Crawled caption data:

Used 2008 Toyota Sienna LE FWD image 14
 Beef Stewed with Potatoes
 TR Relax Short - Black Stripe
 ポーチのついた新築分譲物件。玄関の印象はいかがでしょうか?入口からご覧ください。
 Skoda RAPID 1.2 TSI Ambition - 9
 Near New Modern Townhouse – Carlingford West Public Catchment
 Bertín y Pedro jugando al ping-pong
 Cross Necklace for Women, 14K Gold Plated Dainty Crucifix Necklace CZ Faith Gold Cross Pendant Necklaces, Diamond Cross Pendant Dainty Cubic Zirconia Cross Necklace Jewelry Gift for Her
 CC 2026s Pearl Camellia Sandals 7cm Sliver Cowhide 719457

EXERCISE OBJECTIVE:
Can you reproduce every line of the data above word for word, keeping each one on its own line?

WRITTEN ANSWER:
Used 2008 Toyota Sienna LE FWD image 14
 Beef Stewed with Potatoes
 TR Relax Short - Black Stripe
 ポーチのついた新築分譲物件。玄関の印象はいかがでしょうか?入口からご覧ください。
 Skoda RAPID 1.2 TSI Ambition - 9
 Near New Modern Townhouse – Carlingford West Public Catchment
 Bertín y Pedro jugando al ping-pong
 Cross Necklace for Women, 14K Gold Plated Dainty Crucifix Necklace CZ Faith Gold Cross Pendant Necklaces, Diamond Cross Pendant Dainty Cubic Zirconia Cross Necklace Jewelry Gift for Her
 CC 2026s Pearl Camellia Sandals 7cm Sliver Cowhide 719457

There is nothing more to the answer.